-- begin --
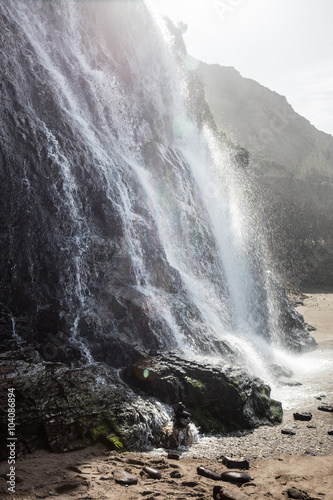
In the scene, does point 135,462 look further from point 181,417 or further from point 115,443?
point 181,417

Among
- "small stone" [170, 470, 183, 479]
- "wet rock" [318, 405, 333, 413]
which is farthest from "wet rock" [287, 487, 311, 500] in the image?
"wet rock" [318, 405, 333, 413]

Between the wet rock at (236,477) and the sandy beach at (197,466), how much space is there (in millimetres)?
90

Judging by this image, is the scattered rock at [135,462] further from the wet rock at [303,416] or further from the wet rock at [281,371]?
the wet rock at [281,371]

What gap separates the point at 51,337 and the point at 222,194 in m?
14.0

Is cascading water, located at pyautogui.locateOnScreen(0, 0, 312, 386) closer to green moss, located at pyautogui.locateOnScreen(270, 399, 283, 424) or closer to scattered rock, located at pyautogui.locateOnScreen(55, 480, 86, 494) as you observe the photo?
green moss, located at pyautogui.locateOnScreen(270, 399, 283, 424)

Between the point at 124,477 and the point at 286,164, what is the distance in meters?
68.8

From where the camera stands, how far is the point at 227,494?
202 inches

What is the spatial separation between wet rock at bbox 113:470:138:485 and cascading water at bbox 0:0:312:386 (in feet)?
11.9

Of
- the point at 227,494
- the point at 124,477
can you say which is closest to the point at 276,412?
the point at 227,494

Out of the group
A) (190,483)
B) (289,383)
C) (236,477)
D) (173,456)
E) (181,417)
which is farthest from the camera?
(289,383)

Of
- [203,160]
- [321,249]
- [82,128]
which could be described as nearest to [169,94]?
[203,160]

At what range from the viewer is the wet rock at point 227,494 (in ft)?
16.5

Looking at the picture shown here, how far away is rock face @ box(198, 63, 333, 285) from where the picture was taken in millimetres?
47188

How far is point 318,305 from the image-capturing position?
1224 inches
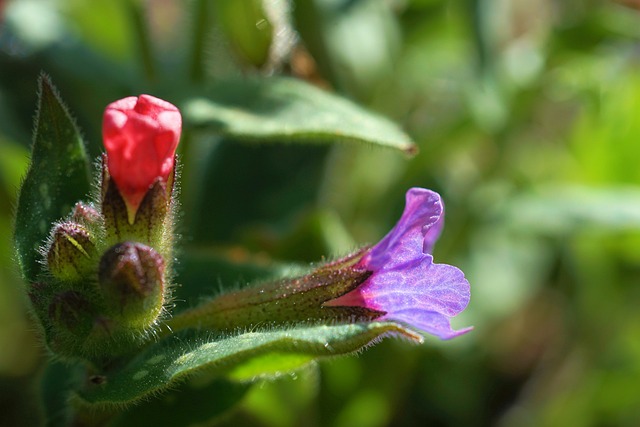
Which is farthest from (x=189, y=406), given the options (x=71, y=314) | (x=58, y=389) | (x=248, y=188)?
(x=248, y=188)

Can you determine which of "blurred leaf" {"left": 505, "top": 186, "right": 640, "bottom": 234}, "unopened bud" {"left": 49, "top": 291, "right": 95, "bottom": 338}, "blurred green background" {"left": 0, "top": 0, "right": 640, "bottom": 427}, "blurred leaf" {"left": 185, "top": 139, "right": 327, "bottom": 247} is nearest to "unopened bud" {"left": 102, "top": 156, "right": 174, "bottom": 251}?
"unopened bud" {"left": 49, "top": 291, "right": 95, "bottom": 338}

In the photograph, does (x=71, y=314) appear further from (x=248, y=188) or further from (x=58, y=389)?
(x=248, y=188)

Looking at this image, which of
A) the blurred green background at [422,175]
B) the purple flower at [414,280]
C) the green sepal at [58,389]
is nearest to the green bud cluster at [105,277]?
the green sepal at [58,389]

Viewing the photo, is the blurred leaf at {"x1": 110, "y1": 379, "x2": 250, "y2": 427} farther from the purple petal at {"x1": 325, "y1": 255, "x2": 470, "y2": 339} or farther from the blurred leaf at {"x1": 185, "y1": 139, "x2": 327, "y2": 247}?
the blurred leaf at {"x1": 185, "y1": 139, "x2": 327, "y2": 247}

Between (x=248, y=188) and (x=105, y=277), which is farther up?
(x=105, y=277)

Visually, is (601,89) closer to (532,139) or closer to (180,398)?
(532,139)

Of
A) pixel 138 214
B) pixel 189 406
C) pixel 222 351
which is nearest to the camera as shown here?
pixel 222 351

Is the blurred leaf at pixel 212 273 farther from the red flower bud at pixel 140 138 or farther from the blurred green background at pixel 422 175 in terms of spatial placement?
the red flower bud at pixel 140 138
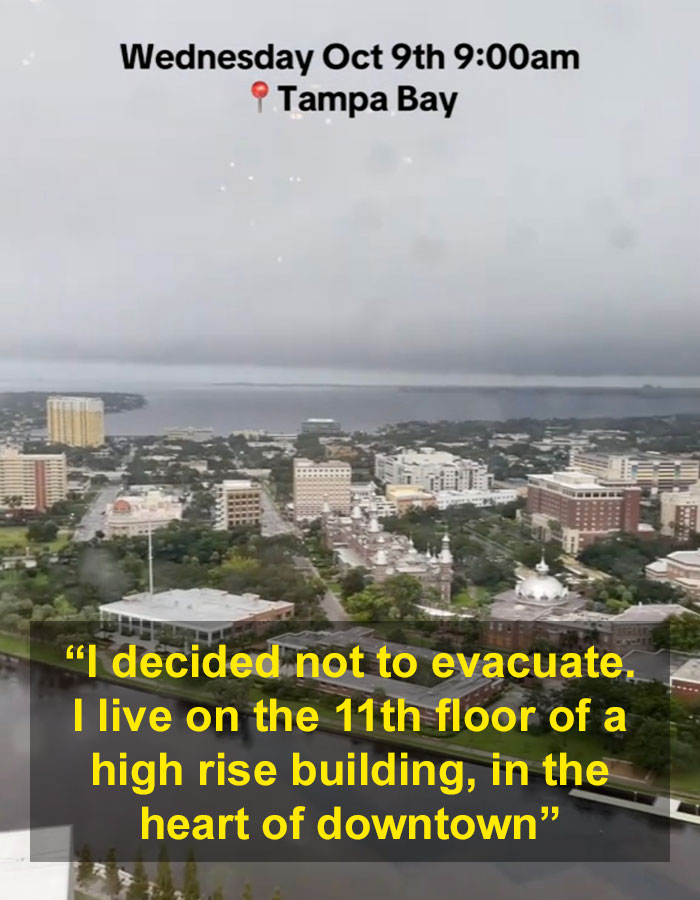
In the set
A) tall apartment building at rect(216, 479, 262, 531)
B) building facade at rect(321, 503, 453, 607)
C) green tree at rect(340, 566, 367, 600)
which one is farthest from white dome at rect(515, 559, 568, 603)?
tall apartment building at rect(216, 479, 262, 531)

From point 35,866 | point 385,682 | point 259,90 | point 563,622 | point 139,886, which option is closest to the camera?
point 35,866

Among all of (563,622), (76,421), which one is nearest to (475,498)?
(563,622)

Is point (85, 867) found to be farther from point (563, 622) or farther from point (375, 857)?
point (563, 622)

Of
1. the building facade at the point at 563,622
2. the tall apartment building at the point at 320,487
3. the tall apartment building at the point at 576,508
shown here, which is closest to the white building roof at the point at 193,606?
the tall apartment building at the point at 320,487

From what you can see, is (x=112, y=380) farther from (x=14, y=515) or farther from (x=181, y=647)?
(x=181, y=647)

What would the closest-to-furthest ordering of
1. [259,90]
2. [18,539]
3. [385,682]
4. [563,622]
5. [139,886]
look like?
[139,886] → [259,90] → [385,682] → [563,622] → [18,539]

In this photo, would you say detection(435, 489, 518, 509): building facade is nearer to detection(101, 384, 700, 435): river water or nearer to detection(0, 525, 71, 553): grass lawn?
detection(101, 384, 700, 435): river water
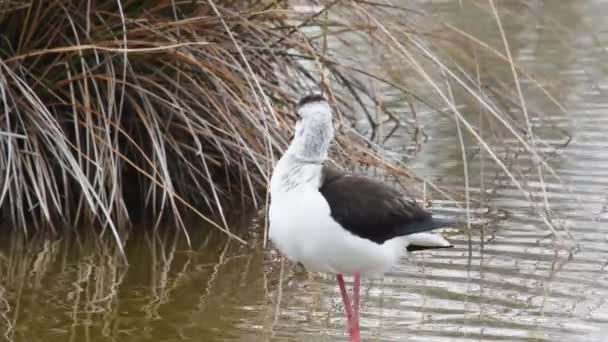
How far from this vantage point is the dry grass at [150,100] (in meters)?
7.35

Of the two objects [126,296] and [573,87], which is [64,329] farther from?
[573,87]

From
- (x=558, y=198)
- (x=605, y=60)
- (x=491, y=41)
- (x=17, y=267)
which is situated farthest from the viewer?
(x=491, y=41)

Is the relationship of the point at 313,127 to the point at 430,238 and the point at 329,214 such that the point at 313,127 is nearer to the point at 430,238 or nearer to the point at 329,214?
the point at 329,214

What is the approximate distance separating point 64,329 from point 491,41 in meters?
7.00

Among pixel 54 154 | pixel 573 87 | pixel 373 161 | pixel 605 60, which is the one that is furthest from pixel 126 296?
pixel 605 60

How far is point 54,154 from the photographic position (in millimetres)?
7422

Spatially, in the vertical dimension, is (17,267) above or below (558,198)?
below

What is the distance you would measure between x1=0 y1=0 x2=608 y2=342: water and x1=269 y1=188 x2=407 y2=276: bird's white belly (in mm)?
667

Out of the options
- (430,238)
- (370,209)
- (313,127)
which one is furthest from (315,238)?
(430,238)

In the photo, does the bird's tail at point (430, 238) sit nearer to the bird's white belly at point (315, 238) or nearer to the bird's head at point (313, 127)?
the bird's white belly at point (315, 238)

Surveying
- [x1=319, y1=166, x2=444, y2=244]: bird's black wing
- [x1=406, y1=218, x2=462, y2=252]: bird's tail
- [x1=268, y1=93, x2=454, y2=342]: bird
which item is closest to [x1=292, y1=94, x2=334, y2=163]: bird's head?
[x1=268, y1=93, x2=454, y2=342]: bird

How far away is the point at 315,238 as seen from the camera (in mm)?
5137

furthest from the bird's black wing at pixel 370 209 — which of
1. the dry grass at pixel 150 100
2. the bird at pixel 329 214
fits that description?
the dry grass at pixel 150 100

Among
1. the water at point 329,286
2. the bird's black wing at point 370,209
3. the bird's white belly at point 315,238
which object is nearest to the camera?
the bird's white belly at point 315,238
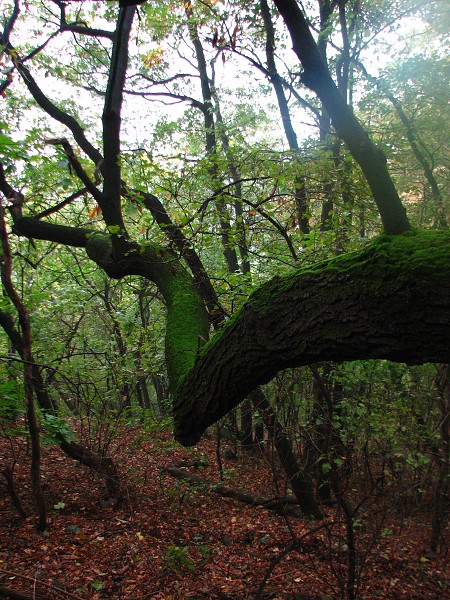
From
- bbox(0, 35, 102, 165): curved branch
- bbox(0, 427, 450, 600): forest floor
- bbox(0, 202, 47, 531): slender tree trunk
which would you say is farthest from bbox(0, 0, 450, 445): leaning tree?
bbox(0, 427, 450, 600): forest floor

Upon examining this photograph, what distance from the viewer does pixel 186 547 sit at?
454cm

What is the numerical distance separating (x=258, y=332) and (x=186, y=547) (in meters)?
3.65

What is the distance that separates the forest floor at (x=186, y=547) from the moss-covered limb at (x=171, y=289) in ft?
6.09

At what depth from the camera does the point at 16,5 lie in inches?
203

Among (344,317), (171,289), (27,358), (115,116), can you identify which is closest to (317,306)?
(344,317)

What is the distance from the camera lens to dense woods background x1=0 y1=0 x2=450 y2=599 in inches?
81.4

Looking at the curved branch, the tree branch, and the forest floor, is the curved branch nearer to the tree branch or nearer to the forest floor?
the tree branch

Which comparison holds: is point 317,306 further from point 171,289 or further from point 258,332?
point 171,289

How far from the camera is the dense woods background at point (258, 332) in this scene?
2.07 meters

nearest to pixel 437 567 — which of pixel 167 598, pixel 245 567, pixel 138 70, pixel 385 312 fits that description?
pixel 245 567

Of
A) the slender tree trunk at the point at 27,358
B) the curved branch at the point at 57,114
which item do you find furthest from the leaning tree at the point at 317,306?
the curved branch at the point at 57,114

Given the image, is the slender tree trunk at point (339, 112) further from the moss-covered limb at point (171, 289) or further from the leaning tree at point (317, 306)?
the moss-covered limb at point (171, 289)

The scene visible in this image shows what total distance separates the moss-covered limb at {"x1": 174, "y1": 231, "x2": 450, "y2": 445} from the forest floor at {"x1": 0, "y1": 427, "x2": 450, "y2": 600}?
6.60ft

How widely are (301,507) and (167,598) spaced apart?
2.87m
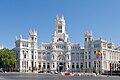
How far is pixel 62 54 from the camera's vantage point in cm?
18212

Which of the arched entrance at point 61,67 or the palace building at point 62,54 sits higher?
the palace building at point 62,54

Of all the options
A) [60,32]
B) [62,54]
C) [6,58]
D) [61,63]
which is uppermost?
[60,32]

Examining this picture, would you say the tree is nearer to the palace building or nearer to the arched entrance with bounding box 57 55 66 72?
the palace building

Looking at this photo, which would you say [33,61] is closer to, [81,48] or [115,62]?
[81,48]

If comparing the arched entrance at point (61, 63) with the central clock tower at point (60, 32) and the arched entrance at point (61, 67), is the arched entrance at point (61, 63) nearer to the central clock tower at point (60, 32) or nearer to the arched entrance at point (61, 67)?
the arched entrance at point (61, 67)

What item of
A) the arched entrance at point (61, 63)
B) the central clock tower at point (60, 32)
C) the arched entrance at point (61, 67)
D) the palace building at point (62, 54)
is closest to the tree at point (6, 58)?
the palace building at point (62, 54)

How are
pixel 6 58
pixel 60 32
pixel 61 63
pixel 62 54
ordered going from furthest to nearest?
pixel 60 32, pixel 61 63, pixel 62 54, pixel 6 58

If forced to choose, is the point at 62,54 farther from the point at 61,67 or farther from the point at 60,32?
the point at 60,32

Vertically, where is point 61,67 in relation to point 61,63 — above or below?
below

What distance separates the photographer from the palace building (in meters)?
171

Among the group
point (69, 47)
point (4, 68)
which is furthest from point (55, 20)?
point (4, 68)

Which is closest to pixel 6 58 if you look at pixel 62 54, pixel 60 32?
pixel 62 54

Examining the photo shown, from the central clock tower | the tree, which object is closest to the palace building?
the central clock tower

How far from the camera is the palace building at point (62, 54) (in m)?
171
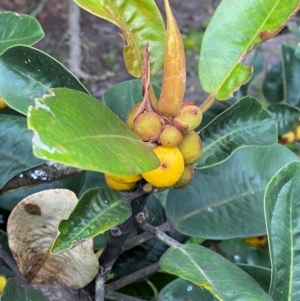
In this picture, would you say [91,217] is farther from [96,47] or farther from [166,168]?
[96,47]

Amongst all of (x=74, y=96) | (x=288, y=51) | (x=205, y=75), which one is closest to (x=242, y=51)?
(x=205, y=75)

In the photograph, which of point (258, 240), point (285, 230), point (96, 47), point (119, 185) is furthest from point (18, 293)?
point (96, 47)

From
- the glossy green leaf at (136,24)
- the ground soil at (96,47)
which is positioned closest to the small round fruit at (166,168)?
the glossy green leaf at (136,24)

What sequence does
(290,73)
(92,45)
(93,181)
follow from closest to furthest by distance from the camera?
(93,181) → (290,73) → (92,45)

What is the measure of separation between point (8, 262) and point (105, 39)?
227cm

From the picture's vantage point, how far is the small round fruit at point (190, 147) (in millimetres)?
508

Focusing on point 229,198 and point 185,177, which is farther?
point 229,198

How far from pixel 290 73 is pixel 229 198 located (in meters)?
0.57

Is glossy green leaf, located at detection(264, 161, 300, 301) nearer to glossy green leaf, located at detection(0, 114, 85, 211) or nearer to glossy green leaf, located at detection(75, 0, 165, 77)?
glossy green leaf, located at detection(75, 0, 165, 77)

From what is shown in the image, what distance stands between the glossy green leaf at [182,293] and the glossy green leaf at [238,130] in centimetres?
17

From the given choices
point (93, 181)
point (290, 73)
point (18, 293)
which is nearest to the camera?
point (18, 293)

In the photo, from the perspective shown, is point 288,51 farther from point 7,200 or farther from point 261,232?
point 7,200

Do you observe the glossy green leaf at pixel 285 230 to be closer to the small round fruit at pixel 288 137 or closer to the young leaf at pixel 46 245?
the young leaf at pixel 46 245

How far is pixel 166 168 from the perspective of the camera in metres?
0.48
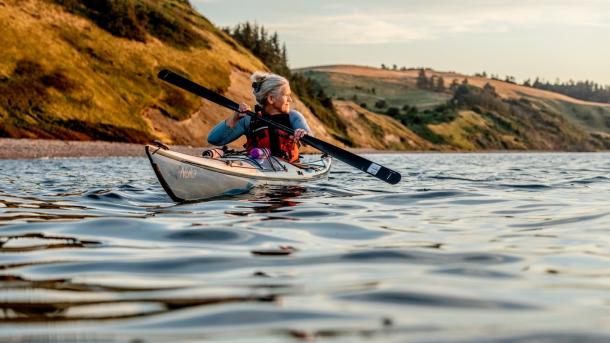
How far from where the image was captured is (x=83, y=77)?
53.6 meters

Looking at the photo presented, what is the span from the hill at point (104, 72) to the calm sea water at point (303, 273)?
38.8 metres

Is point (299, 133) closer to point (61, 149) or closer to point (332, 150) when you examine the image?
point (332, 150)

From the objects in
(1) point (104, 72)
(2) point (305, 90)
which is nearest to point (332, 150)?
(1) point (104, 72)

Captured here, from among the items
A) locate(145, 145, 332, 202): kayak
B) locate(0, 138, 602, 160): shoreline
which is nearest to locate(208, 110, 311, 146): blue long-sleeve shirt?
locate(145, 145, 332, 202): kayak

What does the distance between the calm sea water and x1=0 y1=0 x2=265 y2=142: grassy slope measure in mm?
38761

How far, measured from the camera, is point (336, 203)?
35.1 ft

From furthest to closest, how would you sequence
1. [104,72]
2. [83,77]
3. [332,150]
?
[104,72] < [83,77] < [332,150]

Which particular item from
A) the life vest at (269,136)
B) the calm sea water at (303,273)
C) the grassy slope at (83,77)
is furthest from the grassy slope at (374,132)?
the calm sea water at (303,273)

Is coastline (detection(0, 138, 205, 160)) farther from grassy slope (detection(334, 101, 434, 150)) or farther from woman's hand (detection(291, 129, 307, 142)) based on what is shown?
grassy slope (detection(334, 101, 434, 150))

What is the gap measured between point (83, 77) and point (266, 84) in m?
43.9

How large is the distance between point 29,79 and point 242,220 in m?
45.5

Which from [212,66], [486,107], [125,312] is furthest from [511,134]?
[125,312]

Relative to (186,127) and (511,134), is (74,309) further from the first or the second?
(511,134)

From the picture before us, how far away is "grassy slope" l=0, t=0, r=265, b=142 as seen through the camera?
47719 millimetres
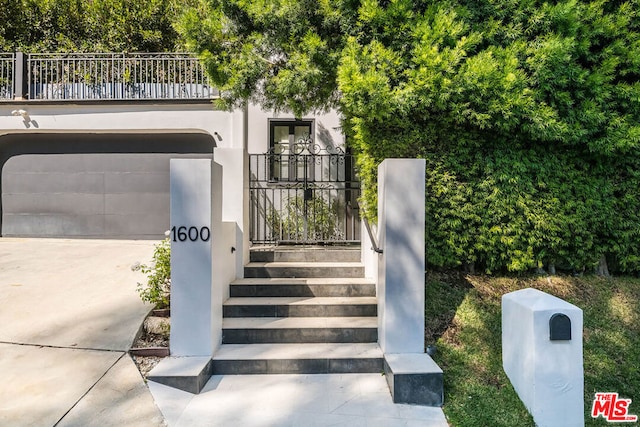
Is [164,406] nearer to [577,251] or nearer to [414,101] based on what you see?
[414,101]

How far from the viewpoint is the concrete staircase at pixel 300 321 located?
3.33 m

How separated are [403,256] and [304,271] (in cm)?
151

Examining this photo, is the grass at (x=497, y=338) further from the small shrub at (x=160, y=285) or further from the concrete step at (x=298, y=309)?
the small shrub at (x=160, y=285)

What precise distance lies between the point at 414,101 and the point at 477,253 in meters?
2.00

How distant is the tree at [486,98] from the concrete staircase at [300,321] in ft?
3.44

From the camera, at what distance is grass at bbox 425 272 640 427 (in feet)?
9.23

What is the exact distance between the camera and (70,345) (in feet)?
10.9

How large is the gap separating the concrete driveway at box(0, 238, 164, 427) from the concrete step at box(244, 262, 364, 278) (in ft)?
4.55

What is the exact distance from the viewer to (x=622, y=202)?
4094 mm

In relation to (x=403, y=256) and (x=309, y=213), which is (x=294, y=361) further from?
(x=309, y=213)

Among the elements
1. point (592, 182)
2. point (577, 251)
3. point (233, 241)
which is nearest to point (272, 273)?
point (233, 241)

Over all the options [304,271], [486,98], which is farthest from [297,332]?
[486,98]

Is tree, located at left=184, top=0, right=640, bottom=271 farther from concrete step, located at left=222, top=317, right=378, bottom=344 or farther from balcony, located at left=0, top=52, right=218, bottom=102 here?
balcony, located at left=0, top=52, right=218, bottom=102

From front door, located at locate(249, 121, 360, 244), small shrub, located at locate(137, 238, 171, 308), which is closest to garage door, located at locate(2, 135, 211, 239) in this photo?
front door, located at locate(249, 121, 360, 244)
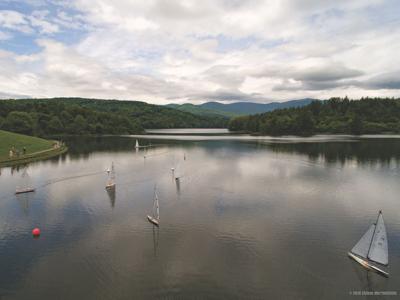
-- end --
■ Exercise: Rewrite everything from the line containing "From front door, located" down to the end of the material as a JSON list of strings, one string per line, skipping blank lines and leaving out the pictures.

■ Reply:
[
  "From front door, located at locate(249, 121, 360, 244), small shrub, located at locate(137, 238, 171, 308), which is closest to garage door, located at locate(2, 135, 211, 239) in this photo?",
  "front door, located at locate(249, 121, 360, 244)"
]